Mt 4,3
J.Kroeker
Von unseren Versuchungen.
"Und der Versucher trat zu Ihm und sprach: Bist du Gottes
Sohn, so sprich, dass diese Steine Brot werden!" Matth. 4,3.
Bei Jesus waren es drei Dinge, die dem Satan als Position für
seine Versuchung dienten: Das Zeugnis des Vaters vom Sohne
während der Taufe, dann die Wüste, in der kein Brot zu
verschaffen war, und zuletzt der eingetretene Hunger, den
Jesus nach seinem Fasten hatte. Professor Schlatter macht
nun darauf aufmerksam, dass der Versucher nicht die
Gottessohnschaft Jesu habe in Frage ziehen wollen, da Ihn
hungerte. Er setzt diese einfach voraus. Die Schilderung
der ersten Versuchung "empfängt nicht ihren Antrieb in der
Frage, ob Jesus die Gottessohnschaft habe, sondern beginnt
mit der Aussage, dass Er sie hat". "Was Jesus zugemutet
wird, sind Entschließungen, durch die Er seine Verbundenheit
mit Gott missbrauchen würde. Ein Sohn Gottes, der aus der
Abhängigkeit von Gott herausträte und eigenmächtig handelte,
würde Satanisches offenbaren."
Mit dieser Schilderung der Vorgänge der ersten Versuchung
hat Matthäus ferner festgestellt, dass "die Lösung von der
natürlichen Ordnung durch eine eigenmächtige Schöpfertat als
der Austritt aus der Abhängigkeit von Gott" angesehen werden
muss. Sie muss "als die Preisgabe des Vertrauens zu Gott
verworfen" werden. "Das wäre nicht Glaube, nicht Ehrung
Gottes, sondern Erhebung des eigenen Willens zu der unser
Leben regierenden Macht. Damit hat Matthäus für das ganze
Wirken Jesu festgestellt, dass das selbstische Wunder in
allen Lagen für Jesus unmöglich war, nicht, weil Er nicht
der Sohn Gottes war, sondern weil Er es ist."

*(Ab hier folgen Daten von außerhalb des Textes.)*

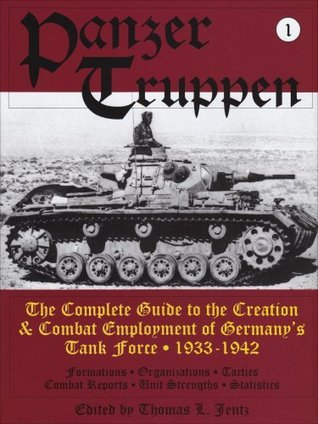 Panzertruppen: The Complete Guide to the Creation & Combat Employment of Germanys Tank Force 1933-1942 (Schiffer military history) (v. 1)  by  Thomas L. Jentz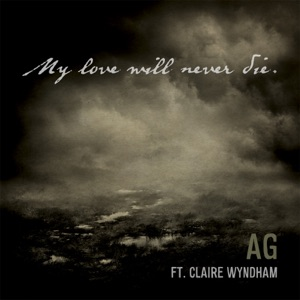 AG - My Love Will Never Die feat. Claire Wyndham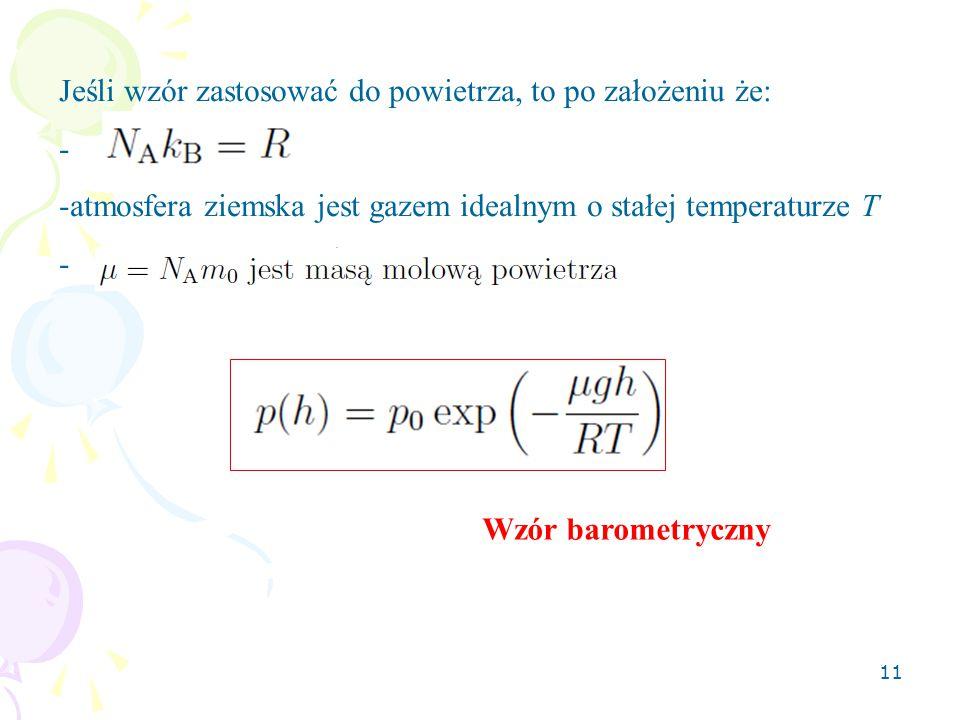 11 Jeśli wzór zastosować do powietrza, to po założeniu że: - -atmosfera ziemska jest gazem idealnym o stałej temperaturze T - Wzór barometryczny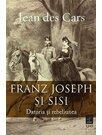 Franz Joseph si Sisi. Datoria si rebeliunea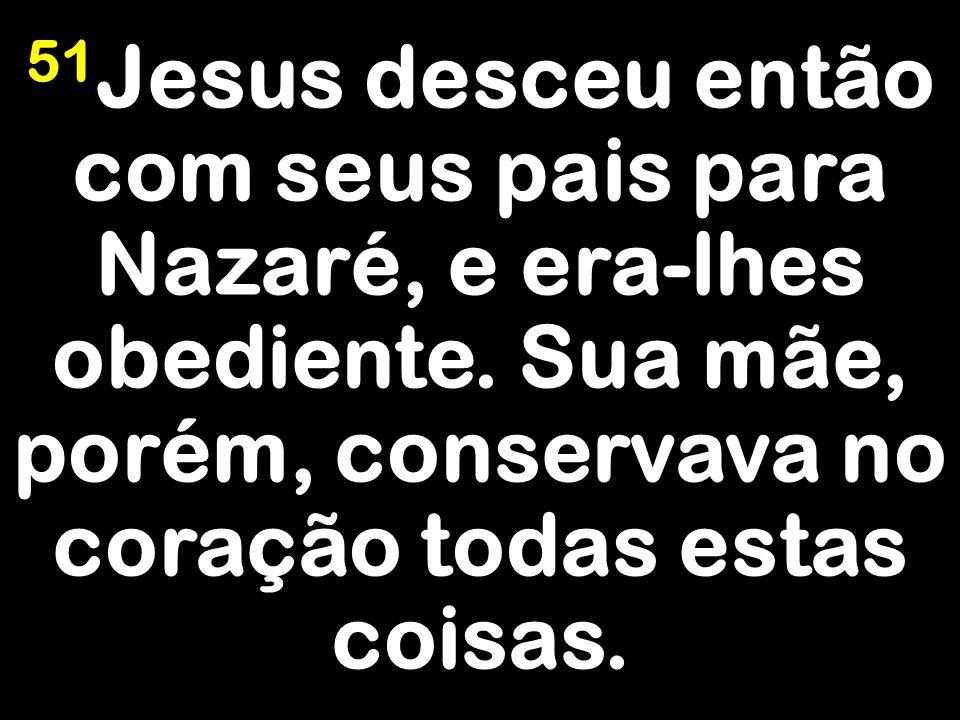 51 Jesus desceu então com seus pais para Nazaré, e era-lhes obediente. Sua mãe, porém, conservava no coração todas estas coisas.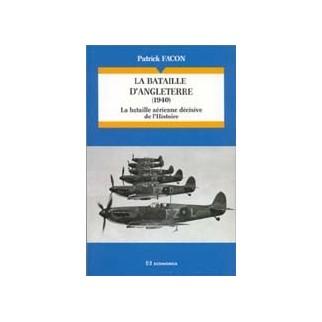 La bataille d'Angleterre (1940). La bataille aérienne décisive de l'Histoire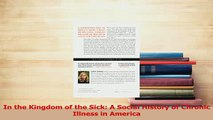 Read  In the Kingdom of the Sick A Social History of Chronic Illness in America Ebook Free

Diese Wesenszüge der ersten Versuchung in ihren
mannigfaltigsten Formen sind auch uns vertraut. Gewonnene
Erkenntnis, Kräfte des Glaubens, Vollmachten des Geistes
sollen in gegebenen Stunden in den Dienst unseres Willens
gestellt werden. Damit aber wird unsere Glaubensabhängigkeit
von Gott aufgehoben. Das ist aber "satanisch", sagt
Schlatter. Damit wird auch der fromme Mensch mit dem
Reichtum der im Umgang mit Gott gewonnenen Erkenntnis und mit
seinen schöpferischen Kräften des Geistes wieder Herr seiner
selbst. Bestand seine Erlösung darin, dass er als gefallenes
Geschöpf und als Ebenbild Gottes wieder in die Abhängigkeit
des Kindes vom Vater gelangte, so besteht sein Fall darin,
dass er als Sohn die vom Vater ihm werdenden Güter wieder
selbst verwalten will. Das ist aber der Weg zum "verlorenen
Sohn" auch innerhalb der Jüngergemeinde von heute.